***** TEXT PASSAGE *****

By Adam Luciano, Vice President of Product Management, MariaDB plc.

  • Monday, 22nd June 2026 Posted 3 hours ago in by Phil Alsop

AI-assisted application development, often referred to as "vibe coding", has reduced one of the longest-standing constraints in software: access to engineering time. Functional applications can now be created quickly, often by non-developers, shifting how ideas move from concept to execution.

The most immediate impact is in smaller, focused tools. These are not large enterprise systems, but targeted applications with limited scope. Increasingly, they are stable enough for operational use. Tasks that once required setup time and specialist input, such as configuring environments, connecting databases, and generating interfaces, can now be completed rapidly.

This change matters because it brings development closer to the problem. Domain experts can build and validate solutions directly, rather than waiting for prioritisation. In practice, this means ideas can be tested in days rather than months.

The more useful distinction now is not prototype versus production, but contained versus exposed. The rest of this argument turns on that distinction.

Applications operating within controlled environments carry relatively low risk. As they expand to integrate with other systems or handle sensitive data, the risk profile rises. At that point, testing, governance, and engineering oversight become essential.

*****

◆ **GIVEN PROBLEM A**: Gather every line of the listing below that contains the string "tree", treating uppercase and lowercase as different.

***** SUPPLIED ENTRIES *****

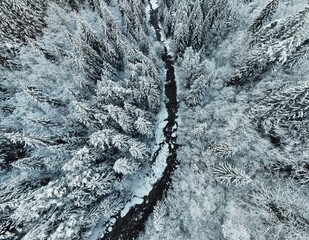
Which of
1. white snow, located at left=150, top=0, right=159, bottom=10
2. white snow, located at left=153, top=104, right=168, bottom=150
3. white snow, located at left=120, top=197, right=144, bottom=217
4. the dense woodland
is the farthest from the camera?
white snow, located at left=150, top=0, right=159, bottom=10

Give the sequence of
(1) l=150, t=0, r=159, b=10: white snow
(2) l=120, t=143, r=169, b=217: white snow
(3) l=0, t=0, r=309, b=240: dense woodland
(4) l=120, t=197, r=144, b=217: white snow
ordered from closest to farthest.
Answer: (3) l=0, t=0, r=309, b=240: dense woodland, (4) l=120, t=197, r=144, b=217: white snow, (2) l=120, t=143, r=169, b=217: white snow, (1) l=150, t=0, r=159, b=10: white snow

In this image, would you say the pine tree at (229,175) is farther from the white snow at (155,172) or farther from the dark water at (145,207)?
the white snow at (155,172)

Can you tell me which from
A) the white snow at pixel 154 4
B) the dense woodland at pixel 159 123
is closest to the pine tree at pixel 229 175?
the dense woodland at pixel 159 123

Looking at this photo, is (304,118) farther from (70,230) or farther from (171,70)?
(70,230)

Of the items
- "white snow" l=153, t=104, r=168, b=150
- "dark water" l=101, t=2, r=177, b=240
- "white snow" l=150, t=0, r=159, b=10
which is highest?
"white snow" l=150, t=0, r=159, b=10

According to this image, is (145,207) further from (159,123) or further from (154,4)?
(154,4)

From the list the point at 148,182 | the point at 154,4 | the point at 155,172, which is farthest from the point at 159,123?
the point at 154,4

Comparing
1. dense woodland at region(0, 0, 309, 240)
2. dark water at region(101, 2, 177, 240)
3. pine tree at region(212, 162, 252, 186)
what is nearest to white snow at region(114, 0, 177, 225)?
dark water at region(101, 2, 177, 240)

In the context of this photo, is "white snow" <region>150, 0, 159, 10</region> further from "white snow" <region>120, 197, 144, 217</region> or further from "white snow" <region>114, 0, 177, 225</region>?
"white snow" <region>120, 197, 144, 217</region>
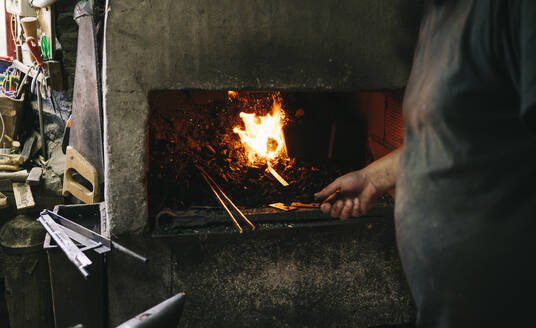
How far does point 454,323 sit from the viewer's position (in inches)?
55.3

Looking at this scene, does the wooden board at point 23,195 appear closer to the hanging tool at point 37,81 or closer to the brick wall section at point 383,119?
the hanging tool at point 37,81

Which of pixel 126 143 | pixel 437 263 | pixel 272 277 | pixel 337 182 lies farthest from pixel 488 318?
pixel 126 143

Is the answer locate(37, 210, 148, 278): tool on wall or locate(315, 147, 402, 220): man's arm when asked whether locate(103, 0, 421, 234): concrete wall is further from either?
locate(315, 147, 402, 220): man's arm

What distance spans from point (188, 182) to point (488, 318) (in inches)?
85.5

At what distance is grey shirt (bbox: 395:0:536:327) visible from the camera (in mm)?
1203

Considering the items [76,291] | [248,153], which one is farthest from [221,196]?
[76,291]

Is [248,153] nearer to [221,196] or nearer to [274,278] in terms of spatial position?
[221,196]

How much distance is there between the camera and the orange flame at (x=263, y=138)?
347cm

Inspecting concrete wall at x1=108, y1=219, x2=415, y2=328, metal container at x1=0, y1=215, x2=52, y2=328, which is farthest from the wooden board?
concrete wall at x1=108, y1=219, x2=415, y2=328

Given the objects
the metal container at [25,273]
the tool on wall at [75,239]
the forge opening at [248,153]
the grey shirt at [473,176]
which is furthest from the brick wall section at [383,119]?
the metal container at [25,273]

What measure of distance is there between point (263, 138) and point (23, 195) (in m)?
2.31

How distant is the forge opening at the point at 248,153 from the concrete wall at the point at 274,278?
15 cm

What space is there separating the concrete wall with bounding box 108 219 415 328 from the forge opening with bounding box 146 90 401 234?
6.0 inches

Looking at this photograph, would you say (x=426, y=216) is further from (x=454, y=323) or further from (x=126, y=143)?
(x=126, y=143)
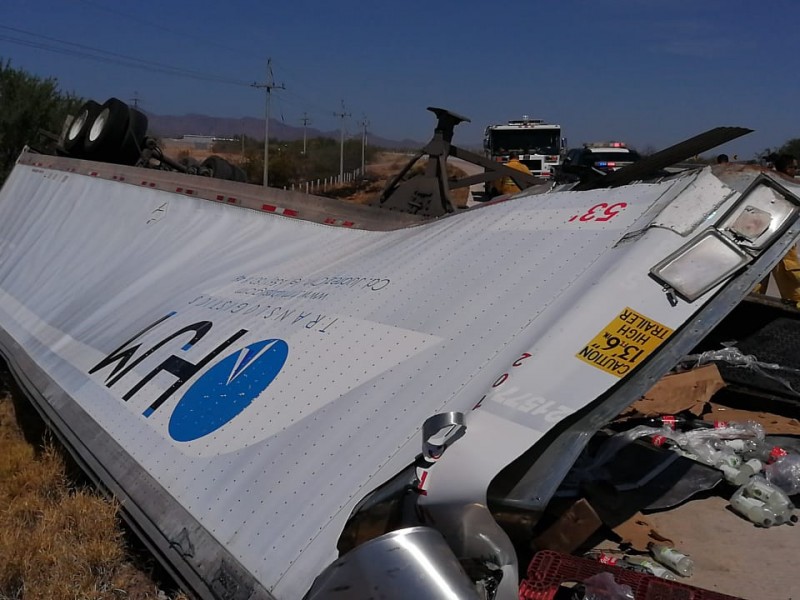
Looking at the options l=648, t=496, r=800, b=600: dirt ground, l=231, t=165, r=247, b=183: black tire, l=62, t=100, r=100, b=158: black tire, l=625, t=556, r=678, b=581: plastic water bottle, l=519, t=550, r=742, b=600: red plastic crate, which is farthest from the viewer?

*****

◆ **GIVEN PROBLEM B**: From the passage on AI-assisted coding above, reproduce the text between "AI-assisted application development, often" and "concept to execution.", inclusive.

◆ **TASK OUTPUT A**:
In this image, would you say the pine tree at (229,175) is farther from the white snow at (155,172) or farther from the dark water at (145,207)?
is closest to the pine tree at pixel 229 175?
3. pine tree at region(212, 162, 252, 186)

◆ **TASK OUTPUT B**:
AI-assisted application development, often referred to as "vibe coding", has reduced one of the longest-standing constraints in software: access to engineering time. Functional applications can now be created quickly, often by non-developers, shifting how ideas move from concept to execution.